On Mon, 30 Jan 2023 10:32:38 GMT, Eirik Bjorsnos <[email protected]> wrote:
> After finding a hash match, getEntryPos needs to compare the lookup name up
> to the encoded entry name in the CEN. This comparison is done by decoding the
> entry name into a String. The names can then be compared using the String
> API. This decoding step adds a significat cost to this method.
>
> This PR suggest to update the string comparison such that in the common case
> where both the lookup name and the entry name are encoded in
> ASCII-compatible UTF-8, decoding can be avoided and the byte arrays can
> instead be compared direcly.
>
> ZipCoder is updated with a new method to compare a string with an encoded
> byte array range. The default implementation decodes to string (like the
> current code), while the UTF-8 implementation uses
> JavaLangAccess.getBytesNoRepl to get the bytes. Both methods thes uses
> Arrays.mismatch for comparison with or without matching trailing slashes.
>
> Additionally, this PR suggest to make the following updates to getEntryPos:
>
> - The try/catch for IAE is redundant and can be safely removed. (initCEN
> already checks this and will throws IAE for invalid UTF-8). This seems to
> give a 3-4% speedup on micros)
> - A new test InvalidBytesInEntryNameOrComment is a added to verify that
> initCEN does in fact reject invalid UTF-8 in CEN file names and comments. (I
> found no existing test coverage for this)
> - The recursion when looking for "name/" matches is replaced with iteration.

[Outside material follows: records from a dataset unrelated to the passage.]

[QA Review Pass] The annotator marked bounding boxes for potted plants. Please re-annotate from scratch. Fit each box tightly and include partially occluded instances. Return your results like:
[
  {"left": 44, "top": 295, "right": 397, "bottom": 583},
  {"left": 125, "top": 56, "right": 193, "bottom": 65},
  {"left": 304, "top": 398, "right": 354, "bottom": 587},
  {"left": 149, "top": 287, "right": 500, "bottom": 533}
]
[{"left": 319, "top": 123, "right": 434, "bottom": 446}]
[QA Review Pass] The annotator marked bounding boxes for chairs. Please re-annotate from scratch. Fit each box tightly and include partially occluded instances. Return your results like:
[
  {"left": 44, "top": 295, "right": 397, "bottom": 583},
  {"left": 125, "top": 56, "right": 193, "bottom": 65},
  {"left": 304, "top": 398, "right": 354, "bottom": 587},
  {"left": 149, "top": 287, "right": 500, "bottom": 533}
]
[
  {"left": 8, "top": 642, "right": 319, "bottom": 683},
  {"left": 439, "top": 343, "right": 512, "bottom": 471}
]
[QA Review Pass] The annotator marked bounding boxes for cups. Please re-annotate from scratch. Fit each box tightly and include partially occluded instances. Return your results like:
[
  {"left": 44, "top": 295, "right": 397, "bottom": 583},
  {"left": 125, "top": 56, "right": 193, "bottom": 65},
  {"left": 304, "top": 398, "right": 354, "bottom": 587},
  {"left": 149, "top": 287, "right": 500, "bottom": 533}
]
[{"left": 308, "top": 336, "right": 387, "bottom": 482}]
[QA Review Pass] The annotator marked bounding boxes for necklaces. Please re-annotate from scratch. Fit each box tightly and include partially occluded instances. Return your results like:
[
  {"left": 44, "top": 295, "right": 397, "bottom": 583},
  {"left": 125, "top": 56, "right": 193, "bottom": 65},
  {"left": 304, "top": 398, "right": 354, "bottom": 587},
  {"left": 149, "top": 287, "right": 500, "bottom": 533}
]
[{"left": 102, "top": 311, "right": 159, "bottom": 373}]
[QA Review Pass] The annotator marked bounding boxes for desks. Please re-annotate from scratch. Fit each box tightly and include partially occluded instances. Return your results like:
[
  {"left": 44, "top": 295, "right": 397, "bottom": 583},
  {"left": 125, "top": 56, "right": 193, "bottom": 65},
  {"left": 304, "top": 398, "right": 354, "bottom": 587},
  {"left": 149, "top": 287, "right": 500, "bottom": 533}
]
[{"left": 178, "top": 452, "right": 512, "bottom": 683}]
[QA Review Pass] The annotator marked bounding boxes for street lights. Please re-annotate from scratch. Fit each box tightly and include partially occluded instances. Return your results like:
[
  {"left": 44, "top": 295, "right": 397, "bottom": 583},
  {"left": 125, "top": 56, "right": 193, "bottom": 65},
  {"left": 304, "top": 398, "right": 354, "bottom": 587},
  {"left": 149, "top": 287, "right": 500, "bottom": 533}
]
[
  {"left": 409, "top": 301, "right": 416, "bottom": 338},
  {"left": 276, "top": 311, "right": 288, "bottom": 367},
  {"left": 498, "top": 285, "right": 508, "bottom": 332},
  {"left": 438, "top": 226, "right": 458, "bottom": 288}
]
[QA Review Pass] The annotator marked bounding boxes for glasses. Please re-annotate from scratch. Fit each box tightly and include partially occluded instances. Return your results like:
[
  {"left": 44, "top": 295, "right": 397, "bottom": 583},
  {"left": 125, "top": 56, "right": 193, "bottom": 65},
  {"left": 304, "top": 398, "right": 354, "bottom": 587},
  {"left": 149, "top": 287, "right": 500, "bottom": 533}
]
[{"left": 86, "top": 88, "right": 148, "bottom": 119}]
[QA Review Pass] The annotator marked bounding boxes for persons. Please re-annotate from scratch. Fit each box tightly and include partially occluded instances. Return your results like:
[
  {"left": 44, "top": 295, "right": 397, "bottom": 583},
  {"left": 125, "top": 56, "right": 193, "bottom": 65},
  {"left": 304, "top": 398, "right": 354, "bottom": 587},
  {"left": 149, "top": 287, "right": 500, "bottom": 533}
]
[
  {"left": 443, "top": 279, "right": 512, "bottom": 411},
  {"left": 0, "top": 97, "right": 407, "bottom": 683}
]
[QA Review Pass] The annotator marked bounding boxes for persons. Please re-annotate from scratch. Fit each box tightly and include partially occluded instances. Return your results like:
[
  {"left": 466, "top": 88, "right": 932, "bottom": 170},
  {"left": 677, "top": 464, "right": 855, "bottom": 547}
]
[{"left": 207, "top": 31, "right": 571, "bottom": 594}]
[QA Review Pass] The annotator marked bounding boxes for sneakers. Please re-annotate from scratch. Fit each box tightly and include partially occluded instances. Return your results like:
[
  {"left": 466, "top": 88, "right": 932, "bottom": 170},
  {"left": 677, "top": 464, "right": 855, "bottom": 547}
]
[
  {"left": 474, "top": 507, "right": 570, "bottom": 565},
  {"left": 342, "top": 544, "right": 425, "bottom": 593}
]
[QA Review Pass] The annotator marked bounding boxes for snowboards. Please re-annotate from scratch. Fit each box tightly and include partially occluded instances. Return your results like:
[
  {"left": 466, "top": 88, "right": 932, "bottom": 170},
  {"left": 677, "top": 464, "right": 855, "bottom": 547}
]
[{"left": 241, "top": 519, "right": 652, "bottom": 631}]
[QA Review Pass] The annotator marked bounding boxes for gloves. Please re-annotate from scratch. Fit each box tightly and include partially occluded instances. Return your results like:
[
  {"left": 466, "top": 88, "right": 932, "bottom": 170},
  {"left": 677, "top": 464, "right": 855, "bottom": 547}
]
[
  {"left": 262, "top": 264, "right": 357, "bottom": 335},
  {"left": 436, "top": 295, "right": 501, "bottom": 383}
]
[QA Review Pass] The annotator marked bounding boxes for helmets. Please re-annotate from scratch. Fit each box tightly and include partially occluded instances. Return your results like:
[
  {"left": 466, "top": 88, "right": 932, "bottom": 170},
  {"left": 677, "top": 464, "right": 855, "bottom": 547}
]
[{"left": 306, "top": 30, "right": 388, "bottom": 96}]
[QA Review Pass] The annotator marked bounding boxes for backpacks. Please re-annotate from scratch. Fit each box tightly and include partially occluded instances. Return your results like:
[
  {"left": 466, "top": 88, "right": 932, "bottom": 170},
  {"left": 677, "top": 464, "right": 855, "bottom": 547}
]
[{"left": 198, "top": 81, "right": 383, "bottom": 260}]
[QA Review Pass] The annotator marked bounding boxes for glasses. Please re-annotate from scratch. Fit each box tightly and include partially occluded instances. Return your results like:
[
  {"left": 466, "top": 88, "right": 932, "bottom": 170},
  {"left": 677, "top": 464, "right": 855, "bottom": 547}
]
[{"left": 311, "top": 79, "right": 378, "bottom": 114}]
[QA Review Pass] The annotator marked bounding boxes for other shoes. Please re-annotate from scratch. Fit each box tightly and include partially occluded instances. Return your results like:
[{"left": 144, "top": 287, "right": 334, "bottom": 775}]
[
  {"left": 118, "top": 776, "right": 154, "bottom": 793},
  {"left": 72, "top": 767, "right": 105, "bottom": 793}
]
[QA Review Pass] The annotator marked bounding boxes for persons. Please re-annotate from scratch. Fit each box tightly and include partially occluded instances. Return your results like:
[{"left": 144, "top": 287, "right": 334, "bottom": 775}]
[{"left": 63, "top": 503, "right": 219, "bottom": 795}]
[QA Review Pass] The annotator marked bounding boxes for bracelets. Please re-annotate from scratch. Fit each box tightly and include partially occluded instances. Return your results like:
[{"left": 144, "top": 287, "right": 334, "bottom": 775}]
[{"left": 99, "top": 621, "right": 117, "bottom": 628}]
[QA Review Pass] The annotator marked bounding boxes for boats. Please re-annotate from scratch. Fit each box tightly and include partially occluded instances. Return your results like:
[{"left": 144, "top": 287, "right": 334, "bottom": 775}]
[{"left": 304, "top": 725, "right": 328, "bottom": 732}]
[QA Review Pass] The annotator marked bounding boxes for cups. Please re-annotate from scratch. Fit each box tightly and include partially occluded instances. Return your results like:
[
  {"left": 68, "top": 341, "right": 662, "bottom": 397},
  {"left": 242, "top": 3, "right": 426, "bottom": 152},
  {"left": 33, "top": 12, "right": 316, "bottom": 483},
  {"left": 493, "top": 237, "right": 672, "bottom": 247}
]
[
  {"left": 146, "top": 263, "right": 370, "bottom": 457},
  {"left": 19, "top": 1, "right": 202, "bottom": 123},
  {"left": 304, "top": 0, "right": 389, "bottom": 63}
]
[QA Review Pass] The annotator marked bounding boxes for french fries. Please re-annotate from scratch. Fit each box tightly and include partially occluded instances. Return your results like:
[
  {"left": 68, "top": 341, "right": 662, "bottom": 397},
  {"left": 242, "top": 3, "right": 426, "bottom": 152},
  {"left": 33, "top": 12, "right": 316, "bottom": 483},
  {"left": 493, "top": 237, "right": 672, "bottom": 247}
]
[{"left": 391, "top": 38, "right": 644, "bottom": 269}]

> We keep track of any "name/" match and return it at the end of the search. (I
> feel this is easier to follow and it also gives a ~30% speedup for addSlash
> lookups with no regression on regular lookups)
>
> (My though is that including these additional updates in this PR might reduce
> reviewer overhead given that it touches the exact same code. I might be wrong
> on this, please advise :)
>
> I'm seeing a ~17% saving on the micro ZipFileGetEntry.getEntryHit (modified
> to use xalan.jar):
>
> Baseline:
>
> Benchmark (size) Mode Cnt Score Error
> Units
> ZipFileGetEntry.getEntryHit 512 avgt 15 74.941 ± 1.004
> ns/op
> ZipFileGetEntry.getEntryHit 1024 avgt 15 84.943 ± 1.320
> ns/op
> ZipFileGetEntry.getEntryHitUncached 512 avgt 15 120.371 ± 2.386
> ns/op
> ZipFileGetEntry.getEntryHitUncached 1024 avgt 15 126.128 ± 1.075
> ns/op
> ZipFileGetEntry.getEntryMiss 512 avgt 15 23.818 ± 0.838
> ns/op
> ZipFileGetEntry.getEntryMiss 1024 avgt 15 29.762 ± 5.998
> ns/op
> ZipFileGetEntry.getEntryMissUncached 512 avgt 15 59.405 ± 0.545
> ns/op
> ZipFileGetEntry.getEntryMissUncached 1024 avgt 15 71.840 ± 2.455
> ns/op
> ZipFileGetEntry.getEntrySlash 512 avgt 15 135.621 ± 4.341
> ns/op
> ZipFileGetEntry.getEntrySlash 1024 avgt 15 134.190 ± 2.141
> ns/op
>
>
>
> PR:
>
>
> Benchmark (size) Mode Cnt Score Error
> Units
> ZipFileGetEntry.getEntryHit 512 avgt 15 62.267 ± 1.329
> ns/op
> ZipFileGetEntry.getEntryHit 1024 avgt 15 72.916 ± 2.428
> ns/op
> ZipFileGetEntry.getEntryHitUncached 512 avgt 15 101.630 ± 1.154
> ns/op
> ZipFileGetEntry.getEntryHitUncached 1024 avgt 15 113.161 ± 0.502
> ns/op
> ZipFileGetEntry.getEntryMiss 512 avgt 15 23.003 ± 1.191
> ns/op
> ZipFileGetEntry.getEntryMiss 1024 avgt 15 23.236 ± 1.114
> ns/op
> ZipFileGetEntry.getEntryMissUncached 512 avgt 15 56.781 ± 1.505
> ns/op
> ZipFileGetEntry.getEntryMissUncached 1024 avgt 15 67.767 ± 1.963
> ns/op
> ZipFileGetEntry.getEntrySlash 512 avgt 15 73.745 ± 2.717
> ns/op
> ZipFileGetEntry.getEntrySlash 1024 avgt 15 75.784 ± 1.051
> ns/op
>
>
> To assess the impact on startup/warmup, I made a main method class which
> measures the total time of calling ZipFile.getEntry for all entries in the
> 109 JAR file dependenies of spring-petclinic. The shows a nice improvement
> (time in micros):
>
>
> Percentile Baseline Patch
> 50 % 23155 21149
> 75 % 23598 21454
> 90 % 23989 21691
> 95 % 24238 21973
> 99 % 25270 22446
> STDEV 792 549
> Count 500 500
Filed JDK-8301873 for this, update PR title when you're ready.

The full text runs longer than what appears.